= Annping Chin =

Taiwan-born American historian and sinologist (born 1950)

Annping Chin (金安平 (Jīn Ānpíng); born 1950 in Taiwan) is an American historian and sinologist. She is a senior lecturer of history at Yale. Her fields of study include Confucianism, Taoism, and the Chinese intellectual tradition. Before Yale, she was on the faculty at Wesleyan University.

Chin studied mathematics at Michigan State University and received her Ph.D. in Chinese thought from Columbia University. She lives in West Haven, Connecticut, with her husband Jonathan Spence until his death in 2021. She has two children, writer Mei Chin and video game designer Yar Woo.

Chin was born in Taiwan in 1950 to a Manchu family from Liaoning. In 1962, she and her family moved to the United States and have lived there ever since.

EXERCISE GOAL: According to the text about Annping Chin, where did she receive her Ph.D.?

Collected data

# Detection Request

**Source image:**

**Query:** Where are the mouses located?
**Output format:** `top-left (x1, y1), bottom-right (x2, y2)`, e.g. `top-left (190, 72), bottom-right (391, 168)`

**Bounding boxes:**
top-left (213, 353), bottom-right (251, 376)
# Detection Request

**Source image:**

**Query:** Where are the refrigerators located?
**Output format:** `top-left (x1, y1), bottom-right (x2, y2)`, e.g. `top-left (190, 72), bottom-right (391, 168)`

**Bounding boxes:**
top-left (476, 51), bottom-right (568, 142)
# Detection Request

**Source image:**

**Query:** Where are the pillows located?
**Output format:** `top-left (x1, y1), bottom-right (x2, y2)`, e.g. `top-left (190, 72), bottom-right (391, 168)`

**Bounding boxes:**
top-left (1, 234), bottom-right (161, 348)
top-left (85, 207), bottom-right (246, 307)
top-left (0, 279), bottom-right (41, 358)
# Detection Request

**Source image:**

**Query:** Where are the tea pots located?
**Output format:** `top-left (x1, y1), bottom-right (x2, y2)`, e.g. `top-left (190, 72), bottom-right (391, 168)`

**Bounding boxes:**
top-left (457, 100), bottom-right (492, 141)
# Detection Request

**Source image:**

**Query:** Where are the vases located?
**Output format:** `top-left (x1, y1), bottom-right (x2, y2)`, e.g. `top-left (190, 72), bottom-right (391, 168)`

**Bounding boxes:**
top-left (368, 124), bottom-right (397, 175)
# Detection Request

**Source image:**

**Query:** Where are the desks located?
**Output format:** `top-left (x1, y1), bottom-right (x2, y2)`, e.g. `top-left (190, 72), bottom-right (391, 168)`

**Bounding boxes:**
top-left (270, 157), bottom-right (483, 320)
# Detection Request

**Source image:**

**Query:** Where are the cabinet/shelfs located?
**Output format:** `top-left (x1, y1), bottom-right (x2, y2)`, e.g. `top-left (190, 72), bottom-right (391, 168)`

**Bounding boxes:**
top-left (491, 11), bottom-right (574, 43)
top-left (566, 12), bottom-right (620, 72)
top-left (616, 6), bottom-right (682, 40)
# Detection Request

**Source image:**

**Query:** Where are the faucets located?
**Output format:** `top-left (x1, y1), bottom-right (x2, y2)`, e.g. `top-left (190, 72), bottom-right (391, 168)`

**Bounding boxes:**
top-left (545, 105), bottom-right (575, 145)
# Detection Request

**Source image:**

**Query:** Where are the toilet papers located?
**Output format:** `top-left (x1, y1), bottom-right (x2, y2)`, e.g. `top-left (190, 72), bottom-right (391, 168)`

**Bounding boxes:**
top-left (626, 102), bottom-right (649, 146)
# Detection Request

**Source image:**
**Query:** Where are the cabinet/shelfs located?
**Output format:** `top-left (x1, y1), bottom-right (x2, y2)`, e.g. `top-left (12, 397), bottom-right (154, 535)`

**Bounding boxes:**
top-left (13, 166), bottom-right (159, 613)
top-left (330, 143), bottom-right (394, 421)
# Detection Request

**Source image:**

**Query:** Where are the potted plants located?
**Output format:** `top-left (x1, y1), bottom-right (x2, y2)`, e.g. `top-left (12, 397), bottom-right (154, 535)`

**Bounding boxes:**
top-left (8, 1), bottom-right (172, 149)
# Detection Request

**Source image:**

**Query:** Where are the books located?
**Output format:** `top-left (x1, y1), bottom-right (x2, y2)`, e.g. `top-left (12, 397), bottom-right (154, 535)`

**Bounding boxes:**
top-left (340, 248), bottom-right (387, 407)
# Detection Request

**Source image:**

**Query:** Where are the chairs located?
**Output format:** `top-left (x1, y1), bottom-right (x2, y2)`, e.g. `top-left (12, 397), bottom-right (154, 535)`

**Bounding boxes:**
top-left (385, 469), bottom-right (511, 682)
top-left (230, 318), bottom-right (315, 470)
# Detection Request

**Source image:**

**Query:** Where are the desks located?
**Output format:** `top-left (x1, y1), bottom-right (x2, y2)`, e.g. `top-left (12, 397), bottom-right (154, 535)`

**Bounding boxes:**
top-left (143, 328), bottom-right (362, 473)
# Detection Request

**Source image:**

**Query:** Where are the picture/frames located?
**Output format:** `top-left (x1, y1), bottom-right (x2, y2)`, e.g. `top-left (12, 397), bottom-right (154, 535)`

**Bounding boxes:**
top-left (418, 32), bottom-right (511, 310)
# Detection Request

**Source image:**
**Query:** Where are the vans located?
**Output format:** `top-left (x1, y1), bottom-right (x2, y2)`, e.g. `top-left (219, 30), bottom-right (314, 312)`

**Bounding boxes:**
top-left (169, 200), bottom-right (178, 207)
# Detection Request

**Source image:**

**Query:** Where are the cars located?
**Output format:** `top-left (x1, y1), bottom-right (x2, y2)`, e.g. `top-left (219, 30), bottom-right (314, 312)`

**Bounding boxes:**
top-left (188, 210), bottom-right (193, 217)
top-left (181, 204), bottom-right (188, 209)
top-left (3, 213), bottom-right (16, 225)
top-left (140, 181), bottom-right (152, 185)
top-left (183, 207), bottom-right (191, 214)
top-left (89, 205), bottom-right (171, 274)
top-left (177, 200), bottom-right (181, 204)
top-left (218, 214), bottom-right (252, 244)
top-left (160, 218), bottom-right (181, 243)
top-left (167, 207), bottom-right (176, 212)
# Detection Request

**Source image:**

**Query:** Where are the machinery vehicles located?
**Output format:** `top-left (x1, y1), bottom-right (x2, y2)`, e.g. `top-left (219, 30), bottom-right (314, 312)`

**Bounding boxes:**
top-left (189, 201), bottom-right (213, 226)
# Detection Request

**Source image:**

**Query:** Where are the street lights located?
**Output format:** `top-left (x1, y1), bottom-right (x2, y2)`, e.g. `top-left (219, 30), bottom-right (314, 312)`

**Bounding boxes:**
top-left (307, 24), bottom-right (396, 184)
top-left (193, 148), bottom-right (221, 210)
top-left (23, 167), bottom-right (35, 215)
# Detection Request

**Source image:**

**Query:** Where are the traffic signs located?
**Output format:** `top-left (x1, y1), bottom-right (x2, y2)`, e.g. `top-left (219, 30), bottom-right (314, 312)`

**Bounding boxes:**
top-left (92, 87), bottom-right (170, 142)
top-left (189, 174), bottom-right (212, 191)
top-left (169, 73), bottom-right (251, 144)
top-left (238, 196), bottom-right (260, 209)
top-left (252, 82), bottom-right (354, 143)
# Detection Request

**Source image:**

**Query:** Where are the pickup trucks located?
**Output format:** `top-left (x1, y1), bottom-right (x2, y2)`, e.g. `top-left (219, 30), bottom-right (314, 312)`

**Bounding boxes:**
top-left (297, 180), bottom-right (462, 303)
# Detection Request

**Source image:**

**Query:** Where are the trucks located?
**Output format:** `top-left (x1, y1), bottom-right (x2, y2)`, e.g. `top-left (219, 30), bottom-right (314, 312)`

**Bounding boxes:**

YOUR SOLUTION: Columbia University, in Chinese thought.